> **Texte à étudier**:

"""

Faire mieux avec moins: les co-bénéfices

Quel bilan pour Marwan, qui a désormais rendu sa thèse de Master et continue à explorer le sujet? Au cours de son projet, il a emprunté du matériel de toute sorte à plus d’une vingtaine de laboratoires de l’EPFL et de l’UNIL. Au final, seulement trois objets ont été achetés: un laser spécifique et deux bouteilles de 20mL de nanoparticules. C’est donc une méthode largement validée: il est possible de rendre plus efficace l’utilisation du matériel entre laboratoires.

"""

> **Données fournies**:

"""

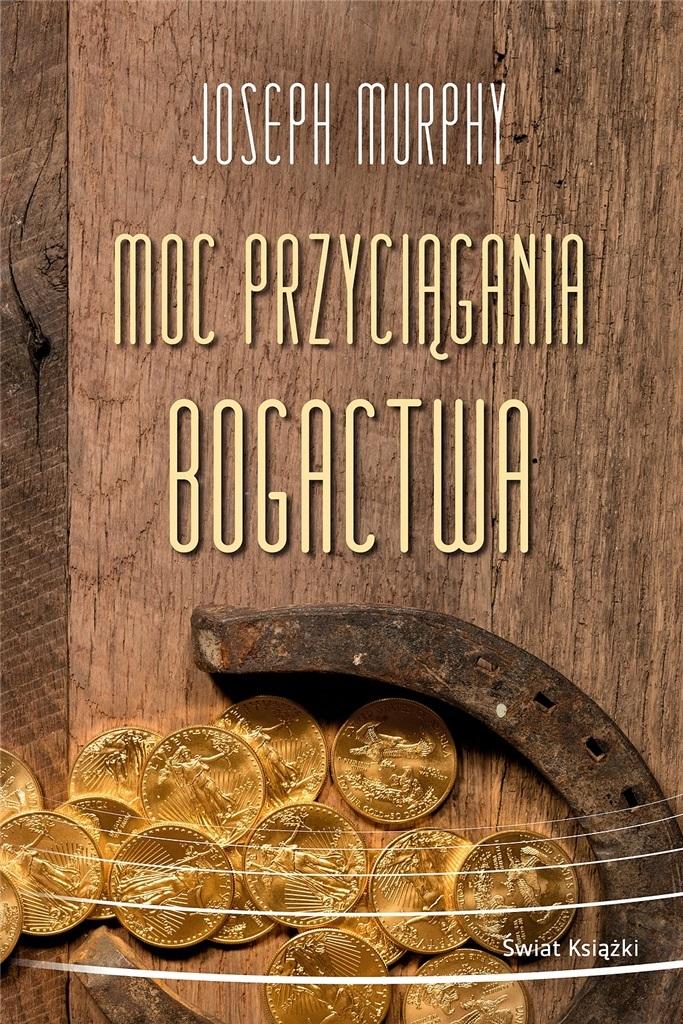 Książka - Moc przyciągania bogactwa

"""
"""

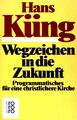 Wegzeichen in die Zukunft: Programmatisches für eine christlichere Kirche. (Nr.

"""

> **But de l'exercice**:
Pour chaque phrase ci-dessous, dites oui ou non selon qu'elle s'accorde avec le texte sur le partage de matériel entre laboratoires, et recopiez les mots du texte qui le prouvent. 1. Marwan a emprunté du matériel à plus de vingt laboratoires. 2. Quatre objets ont été achetés pendant le projet. 3. Marwan n'a pas encore rendu sa thèse de Master. Les lignes forment un document à part, sans lien avec le texte.

> **Réponse ci-dessous**:
1. Oui : « il a emprunté du matériel de toute sorte à plus d’une vingtaine de laboratoires de l’EPFL et de l’UNIL »
2. Non : « seulement trois objets ont été achetés »
3. Non : « qui a désormais rendu sa thèse de Master »